|Looking like a late 19th century factory building today; the structure was actually a high-rise livery stables.|
Two of James F. Bradley's drivers, Thomas Stapleton and Owen Healey, both single, lived on the second floor. On the night of October 16 they awoke to discover the building was on fire. They scrambled to save the horses; but the intense heat prevented them from getting to those in the rear stable. Thinking they still had time, both men rushed back to the loft, Healey to retrieve his military uniform and Stapleton to grab some personal items. The burning building collapsed.
The following day Bradley told police that the men were missing but, according to The New York Times, "they refused to give it any credence, and denounced it as a 'ghost story.'" But when the men did not appear "their usual haunts" within a day, a search was made in the ruins. On October 19 the newspaper gruesomely reported "Yesterday the mangled and burned bodies of the missing men were dug out."
Bradley rebuilt the two-story structure, putting the title in the name of his wife, Alice. They retained ownership of the replacement stable until 1896 when it was sold to Albert Baer. In 1906 William F. Donelley purchased the property and seems to have become a silent partner with Linda Stachelberg, who owned the similar stable next door at No. 159.
The neighborhood had significantly changed by now; Sixth Avenue was lined with massive retail emporiums and Seventh Avenue was seeing the rise of commercial buildings. On May 6, 1906 the Real Estate Record & Builders' Guide reported that architect George M. McCabe had filed plans for Linda Stachelberg to replace Nos. 157 and 159 with a four-story stable building.
But before long Linda Stachelberg increased her vision. Revised plans called for two additional stories. The brick and stone stable would cost just under $1.7 million today.
McCabe designed the 40-foot wide structure in mirror image. His melding of Renaissance Revival and Romanesque Revival created a handsome front to a decidedly utilitarian building. Rough-cut stone arches spanned the twin carriage bays and undressed stone bands created interest to the ground floor. The five stories of red brick above were trimmed in undressed stone and decorated with panels of protruding brick. Brick quoins ran up the sides.
If male businessmen at the turn of the century dismissed the ability of women to handle themselves professionally, they had never met Linda Stachelberg. She included a deadline in the contractors' contracts--November 15, 1906. When she was informed by Caspar Buellesbach, who was to install the iron columns, that he would not make the deadline, she declared the contract forfeited and refused to pay. It all ended in a court battle the following year.

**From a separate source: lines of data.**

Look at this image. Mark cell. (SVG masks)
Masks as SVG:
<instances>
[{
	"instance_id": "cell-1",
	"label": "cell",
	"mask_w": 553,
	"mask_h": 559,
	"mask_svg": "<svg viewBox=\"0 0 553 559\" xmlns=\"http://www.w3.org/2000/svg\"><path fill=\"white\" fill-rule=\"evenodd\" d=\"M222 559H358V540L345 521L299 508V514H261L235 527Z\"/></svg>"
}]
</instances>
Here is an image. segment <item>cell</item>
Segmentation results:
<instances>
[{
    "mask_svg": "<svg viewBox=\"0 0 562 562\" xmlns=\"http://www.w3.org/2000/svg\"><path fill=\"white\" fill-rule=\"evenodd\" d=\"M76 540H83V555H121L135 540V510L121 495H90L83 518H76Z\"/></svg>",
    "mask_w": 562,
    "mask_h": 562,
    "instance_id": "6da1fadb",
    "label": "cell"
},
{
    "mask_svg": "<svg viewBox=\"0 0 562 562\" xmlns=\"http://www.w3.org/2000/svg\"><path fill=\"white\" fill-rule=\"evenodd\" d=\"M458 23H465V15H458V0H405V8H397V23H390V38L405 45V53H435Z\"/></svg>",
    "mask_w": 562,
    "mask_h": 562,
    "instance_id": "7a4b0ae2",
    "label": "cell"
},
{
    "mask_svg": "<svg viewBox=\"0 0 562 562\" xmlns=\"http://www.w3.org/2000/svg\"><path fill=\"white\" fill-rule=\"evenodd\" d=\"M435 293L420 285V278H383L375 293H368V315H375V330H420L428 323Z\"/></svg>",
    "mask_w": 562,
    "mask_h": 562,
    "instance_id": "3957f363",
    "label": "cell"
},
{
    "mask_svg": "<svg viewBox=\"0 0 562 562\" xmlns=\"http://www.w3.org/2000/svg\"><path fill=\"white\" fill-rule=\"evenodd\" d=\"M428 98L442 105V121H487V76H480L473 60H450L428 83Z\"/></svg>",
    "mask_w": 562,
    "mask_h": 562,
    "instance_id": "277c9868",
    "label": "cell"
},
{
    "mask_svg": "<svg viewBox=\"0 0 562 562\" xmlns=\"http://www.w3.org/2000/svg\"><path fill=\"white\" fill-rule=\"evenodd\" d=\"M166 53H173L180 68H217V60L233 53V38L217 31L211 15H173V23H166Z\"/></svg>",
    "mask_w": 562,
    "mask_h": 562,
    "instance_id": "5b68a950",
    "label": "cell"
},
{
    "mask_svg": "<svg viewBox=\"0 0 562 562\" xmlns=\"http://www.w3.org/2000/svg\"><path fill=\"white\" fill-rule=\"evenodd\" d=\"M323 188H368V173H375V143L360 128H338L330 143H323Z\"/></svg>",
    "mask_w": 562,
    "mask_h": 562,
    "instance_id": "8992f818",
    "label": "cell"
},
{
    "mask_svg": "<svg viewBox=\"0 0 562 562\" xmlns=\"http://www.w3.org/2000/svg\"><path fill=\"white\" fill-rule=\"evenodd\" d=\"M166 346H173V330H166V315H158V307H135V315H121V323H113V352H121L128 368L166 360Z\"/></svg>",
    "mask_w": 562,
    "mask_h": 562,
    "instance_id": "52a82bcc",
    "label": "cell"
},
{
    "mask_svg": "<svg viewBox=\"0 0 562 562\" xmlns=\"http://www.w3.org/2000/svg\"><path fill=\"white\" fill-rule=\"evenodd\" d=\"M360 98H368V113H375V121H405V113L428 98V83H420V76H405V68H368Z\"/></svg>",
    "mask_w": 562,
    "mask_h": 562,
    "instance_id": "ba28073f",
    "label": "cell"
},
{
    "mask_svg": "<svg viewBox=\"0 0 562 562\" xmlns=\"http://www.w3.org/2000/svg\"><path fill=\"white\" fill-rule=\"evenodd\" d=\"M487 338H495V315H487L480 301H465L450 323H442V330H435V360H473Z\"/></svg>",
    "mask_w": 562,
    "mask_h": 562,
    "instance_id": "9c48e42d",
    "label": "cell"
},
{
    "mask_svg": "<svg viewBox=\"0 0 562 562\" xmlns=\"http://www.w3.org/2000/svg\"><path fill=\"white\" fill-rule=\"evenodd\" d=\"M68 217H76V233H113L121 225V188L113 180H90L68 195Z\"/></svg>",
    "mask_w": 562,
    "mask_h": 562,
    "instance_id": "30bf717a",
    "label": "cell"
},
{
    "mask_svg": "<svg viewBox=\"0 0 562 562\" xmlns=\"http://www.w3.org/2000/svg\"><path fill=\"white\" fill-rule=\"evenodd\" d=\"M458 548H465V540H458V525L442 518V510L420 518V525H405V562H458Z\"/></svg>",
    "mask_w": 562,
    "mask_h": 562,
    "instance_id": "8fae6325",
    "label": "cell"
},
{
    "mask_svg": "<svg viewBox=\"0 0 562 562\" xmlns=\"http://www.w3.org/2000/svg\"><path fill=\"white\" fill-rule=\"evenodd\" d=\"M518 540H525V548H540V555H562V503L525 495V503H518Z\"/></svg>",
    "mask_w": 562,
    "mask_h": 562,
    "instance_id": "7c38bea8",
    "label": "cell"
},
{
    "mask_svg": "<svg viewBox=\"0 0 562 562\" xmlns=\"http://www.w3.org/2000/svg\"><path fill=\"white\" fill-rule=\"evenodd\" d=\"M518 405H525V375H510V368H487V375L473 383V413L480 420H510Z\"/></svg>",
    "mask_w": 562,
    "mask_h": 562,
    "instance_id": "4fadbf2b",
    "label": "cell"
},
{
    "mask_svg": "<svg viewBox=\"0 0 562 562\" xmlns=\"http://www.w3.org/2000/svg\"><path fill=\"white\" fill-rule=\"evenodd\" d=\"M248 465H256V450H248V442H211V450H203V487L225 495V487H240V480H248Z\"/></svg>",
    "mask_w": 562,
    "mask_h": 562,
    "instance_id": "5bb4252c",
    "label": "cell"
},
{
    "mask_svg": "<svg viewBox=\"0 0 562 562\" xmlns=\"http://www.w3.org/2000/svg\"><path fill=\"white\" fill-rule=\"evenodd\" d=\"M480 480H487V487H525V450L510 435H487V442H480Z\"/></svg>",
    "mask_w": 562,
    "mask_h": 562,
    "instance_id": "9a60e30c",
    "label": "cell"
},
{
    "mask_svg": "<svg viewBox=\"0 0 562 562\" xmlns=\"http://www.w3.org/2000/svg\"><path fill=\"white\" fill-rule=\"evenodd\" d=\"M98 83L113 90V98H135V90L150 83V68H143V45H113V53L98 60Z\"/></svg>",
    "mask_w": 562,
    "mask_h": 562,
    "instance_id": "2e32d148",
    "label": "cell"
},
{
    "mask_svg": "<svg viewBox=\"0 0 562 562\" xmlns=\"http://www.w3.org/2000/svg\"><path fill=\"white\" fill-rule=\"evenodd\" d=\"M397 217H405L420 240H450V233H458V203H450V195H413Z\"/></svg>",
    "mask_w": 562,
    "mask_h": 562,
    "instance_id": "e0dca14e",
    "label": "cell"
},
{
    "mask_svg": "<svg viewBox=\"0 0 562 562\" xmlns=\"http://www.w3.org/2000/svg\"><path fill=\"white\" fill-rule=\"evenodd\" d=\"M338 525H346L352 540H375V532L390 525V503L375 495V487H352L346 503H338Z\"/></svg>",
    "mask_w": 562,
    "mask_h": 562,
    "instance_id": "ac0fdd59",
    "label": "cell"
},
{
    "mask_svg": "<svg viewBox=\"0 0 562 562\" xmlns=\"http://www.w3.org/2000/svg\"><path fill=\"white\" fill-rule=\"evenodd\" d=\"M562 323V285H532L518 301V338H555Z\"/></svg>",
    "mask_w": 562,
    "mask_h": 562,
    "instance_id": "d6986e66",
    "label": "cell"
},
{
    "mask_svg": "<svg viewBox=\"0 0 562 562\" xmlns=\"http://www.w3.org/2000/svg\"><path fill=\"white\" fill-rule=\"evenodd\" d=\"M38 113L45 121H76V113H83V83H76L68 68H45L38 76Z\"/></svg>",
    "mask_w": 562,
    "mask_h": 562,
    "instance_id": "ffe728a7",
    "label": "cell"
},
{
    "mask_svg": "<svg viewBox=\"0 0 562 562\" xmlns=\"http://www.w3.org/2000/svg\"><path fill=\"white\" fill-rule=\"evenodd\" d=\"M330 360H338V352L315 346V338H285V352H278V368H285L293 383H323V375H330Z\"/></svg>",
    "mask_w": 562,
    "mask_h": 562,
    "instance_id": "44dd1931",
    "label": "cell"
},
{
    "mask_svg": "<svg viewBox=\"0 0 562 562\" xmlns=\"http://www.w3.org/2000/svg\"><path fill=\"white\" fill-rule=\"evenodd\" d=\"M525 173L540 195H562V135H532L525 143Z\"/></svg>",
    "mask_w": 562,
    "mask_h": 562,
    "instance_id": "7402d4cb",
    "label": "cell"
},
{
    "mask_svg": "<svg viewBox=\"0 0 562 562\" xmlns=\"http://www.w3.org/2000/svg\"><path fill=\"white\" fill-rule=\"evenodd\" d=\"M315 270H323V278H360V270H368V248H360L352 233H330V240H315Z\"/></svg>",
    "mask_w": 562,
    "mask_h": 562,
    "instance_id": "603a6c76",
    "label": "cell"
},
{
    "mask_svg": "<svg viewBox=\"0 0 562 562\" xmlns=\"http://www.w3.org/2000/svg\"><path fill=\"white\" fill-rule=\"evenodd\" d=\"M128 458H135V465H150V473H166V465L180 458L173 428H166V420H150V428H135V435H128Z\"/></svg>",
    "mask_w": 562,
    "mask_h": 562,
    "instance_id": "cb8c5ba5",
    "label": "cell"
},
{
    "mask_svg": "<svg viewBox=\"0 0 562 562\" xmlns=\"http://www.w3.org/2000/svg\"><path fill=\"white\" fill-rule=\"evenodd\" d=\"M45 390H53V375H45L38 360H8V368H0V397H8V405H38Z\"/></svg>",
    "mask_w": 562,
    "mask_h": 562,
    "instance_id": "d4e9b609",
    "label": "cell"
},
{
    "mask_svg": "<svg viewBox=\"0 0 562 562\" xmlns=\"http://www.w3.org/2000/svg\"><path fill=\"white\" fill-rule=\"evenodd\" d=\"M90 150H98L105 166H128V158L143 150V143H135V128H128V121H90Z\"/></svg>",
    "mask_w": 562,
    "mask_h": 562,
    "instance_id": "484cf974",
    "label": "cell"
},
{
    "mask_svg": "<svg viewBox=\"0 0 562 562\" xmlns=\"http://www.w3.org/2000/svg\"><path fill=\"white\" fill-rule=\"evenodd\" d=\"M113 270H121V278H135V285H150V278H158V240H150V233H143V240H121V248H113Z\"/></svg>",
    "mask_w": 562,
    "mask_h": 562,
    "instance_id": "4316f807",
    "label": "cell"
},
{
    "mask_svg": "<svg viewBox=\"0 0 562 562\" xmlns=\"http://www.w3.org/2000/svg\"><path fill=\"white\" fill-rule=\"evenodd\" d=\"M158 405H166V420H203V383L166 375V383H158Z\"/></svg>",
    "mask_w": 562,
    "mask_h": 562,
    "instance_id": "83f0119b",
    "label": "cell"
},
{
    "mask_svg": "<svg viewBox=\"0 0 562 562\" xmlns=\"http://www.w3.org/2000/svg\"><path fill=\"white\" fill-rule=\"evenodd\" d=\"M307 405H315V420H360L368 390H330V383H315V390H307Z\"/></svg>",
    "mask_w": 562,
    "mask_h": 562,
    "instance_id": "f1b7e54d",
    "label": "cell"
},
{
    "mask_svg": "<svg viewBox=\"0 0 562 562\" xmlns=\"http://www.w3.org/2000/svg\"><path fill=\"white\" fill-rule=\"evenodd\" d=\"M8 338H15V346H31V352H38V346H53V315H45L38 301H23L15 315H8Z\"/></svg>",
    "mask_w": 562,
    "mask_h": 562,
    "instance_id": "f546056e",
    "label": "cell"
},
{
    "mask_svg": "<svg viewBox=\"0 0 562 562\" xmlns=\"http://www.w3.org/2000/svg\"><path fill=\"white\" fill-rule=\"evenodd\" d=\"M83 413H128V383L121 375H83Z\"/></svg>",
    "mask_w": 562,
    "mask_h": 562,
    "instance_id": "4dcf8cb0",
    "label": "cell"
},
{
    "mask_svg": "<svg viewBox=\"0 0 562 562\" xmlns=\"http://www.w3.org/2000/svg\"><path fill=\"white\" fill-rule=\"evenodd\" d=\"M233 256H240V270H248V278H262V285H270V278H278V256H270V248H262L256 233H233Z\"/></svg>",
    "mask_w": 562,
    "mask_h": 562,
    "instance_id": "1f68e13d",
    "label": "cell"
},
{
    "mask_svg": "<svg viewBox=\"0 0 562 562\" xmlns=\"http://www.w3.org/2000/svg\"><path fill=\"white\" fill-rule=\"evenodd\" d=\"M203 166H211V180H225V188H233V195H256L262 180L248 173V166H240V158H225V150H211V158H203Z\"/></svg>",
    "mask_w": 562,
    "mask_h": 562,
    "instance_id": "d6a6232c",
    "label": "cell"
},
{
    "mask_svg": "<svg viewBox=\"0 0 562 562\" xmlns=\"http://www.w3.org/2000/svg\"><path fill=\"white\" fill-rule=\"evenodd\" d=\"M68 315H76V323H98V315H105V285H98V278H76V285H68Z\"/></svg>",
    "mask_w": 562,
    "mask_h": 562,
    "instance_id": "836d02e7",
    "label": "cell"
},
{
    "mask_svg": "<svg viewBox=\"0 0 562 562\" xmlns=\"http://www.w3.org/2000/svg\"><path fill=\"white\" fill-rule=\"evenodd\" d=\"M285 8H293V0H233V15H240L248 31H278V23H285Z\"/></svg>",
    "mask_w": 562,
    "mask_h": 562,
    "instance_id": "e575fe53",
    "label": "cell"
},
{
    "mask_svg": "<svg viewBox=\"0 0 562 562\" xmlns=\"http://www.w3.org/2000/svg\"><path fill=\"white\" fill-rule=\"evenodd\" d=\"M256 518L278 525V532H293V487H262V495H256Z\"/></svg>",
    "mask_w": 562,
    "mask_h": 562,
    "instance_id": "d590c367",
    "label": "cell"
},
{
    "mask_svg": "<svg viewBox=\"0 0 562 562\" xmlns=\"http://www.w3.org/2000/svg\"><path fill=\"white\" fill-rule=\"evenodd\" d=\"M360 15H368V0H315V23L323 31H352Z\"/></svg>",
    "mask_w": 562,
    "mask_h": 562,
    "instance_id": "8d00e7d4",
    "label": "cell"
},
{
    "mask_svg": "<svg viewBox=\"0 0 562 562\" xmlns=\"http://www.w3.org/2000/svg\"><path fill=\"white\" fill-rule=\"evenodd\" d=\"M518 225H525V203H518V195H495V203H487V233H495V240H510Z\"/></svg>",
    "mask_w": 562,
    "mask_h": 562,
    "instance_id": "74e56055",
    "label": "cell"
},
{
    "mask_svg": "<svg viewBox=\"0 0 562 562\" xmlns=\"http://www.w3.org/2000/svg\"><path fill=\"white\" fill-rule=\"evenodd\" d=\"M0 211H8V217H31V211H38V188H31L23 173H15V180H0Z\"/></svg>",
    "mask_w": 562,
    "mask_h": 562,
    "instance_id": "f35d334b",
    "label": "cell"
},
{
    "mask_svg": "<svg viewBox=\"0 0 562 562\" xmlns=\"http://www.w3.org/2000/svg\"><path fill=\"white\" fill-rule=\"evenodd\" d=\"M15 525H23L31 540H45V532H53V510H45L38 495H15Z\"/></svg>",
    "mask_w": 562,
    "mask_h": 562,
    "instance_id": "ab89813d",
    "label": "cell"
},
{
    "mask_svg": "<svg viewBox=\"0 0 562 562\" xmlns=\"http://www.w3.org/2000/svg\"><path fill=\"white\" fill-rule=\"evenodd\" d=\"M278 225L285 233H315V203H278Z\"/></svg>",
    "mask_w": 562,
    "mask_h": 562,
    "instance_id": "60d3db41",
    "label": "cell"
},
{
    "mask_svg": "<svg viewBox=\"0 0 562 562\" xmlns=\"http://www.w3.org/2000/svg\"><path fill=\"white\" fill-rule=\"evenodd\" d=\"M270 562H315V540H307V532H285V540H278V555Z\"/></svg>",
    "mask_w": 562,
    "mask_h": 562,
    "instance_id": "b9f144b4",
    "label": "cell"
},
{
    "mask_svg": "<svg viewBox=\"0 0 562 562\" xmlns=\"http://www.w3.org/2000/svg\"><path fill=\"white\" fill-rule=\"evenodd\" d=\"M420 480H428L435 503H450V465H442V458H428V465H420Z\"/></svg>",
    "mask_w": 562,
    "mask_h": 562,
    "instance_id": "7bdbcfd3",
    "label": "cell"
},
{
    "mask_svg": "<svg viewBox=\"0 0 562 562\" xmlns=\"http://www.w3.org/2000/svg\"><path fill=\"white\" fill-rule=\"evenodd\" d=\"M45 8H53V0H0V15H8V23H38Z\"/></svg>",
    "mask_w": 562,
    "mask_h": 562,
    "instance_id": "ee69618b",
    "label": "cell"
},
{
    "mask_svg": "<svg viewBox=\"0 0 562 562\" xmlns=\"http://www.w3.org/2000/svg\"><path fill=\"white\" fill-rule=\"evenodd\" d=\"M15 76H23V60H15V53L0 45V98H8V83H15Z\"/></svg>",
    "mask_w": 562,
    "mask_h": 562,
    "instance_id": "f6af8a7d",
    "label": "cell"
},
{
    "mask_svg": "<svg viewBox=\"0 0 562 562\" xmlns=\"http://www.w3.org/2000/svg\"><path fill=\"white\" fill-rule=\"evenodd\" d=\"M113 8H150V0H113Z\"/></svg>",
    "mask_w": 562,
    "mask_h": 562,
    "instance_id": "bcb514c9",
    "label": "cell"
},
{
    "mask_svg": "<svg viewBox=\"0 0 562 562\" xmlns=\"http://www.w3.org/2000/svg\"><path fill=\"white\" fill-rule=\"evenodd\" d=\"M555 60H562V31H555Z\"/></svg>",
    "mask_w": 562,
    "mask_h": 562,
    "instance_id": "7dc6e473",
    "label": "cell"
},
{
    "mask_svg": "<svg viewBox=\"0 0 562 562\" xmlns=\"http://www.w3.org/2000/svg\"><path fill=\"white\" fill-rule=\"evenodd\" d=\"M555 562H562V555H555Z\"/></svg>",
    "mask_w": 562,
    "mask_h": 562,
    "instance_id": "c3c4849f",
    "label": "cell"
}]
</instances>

The completed building was leased to the James M. O'Dea. He operated it not only as a "first class boarding and livery stable," but as home base for this delivery service.
|The National Provisioner, January 13, 1912 (copyright expired)|
Another female operator at the time was Linda S. Rau. She owned several properties in the city, including another stable down the block at No. 128 West 18th Street. In 1912 she purchased Nos. 157-159 from Stachelberg and Donnelley.
|Horse-drawn drays and private carriages passed through the wide bay--then with double wooden doors--in 1906.|
A chauffeur picked up his employer's limousine that evening, but when he pulled onto 18th Street, he was surrounded by a gang of hoodlums. Pavis called for help. According to The New York Times the gang "had halted the car in the street and was about to rob its occupants when several policemen from the West Seventeenth Street station came in response to Pavis's calls. The robbery was frustrated but the gang escaped."
That thugs, unfortunately for Pavis, realized who was responsible for the failed heist. Three nights later as Pavis was about to enter the building, "he was held up near its door by a gang of several toughs, one of whom held a revolver to his face, while another blackjacked him," according to The Times. The beating resulted in a broken nose and wrist.
In March 1914 Linda Rau leased Nos. 157-159 to John P. Quirk "to be used as a garage," according to the Record & Guide. By the time she sold the property to yet another female operator, Anna R. King, in November 1921, it was home to the Chelsea Garage, run by Isidore Miller and Abraham Solter.
The building continued to operate as a garage for decades. Owned by the Mablin Holding Corporation in the early Depression years, it was home to the Fismar Garage until the spring of 1932.
By the early 1970's Midtown Electrical Supply Company took over the building. It was the scene of a frightening incident on November 8, 1973 when a freight elevator cable snapped with six workers inside. Luckily the elevator fell only one story--from the second to the ground floor. Although all six men were injured, their injuries were described as "not serious."
In 1991 a seventh floor was added. While it cannot be described as an architectural masterpiece, care was taken to match the brick. Decades after moving in, Midtown Electrical Supply Company remains in the building. Although somewhat abused, the 1906 stable is a reminder of a century of changes to the neighborhood and of three women who held their own within an industry run by men.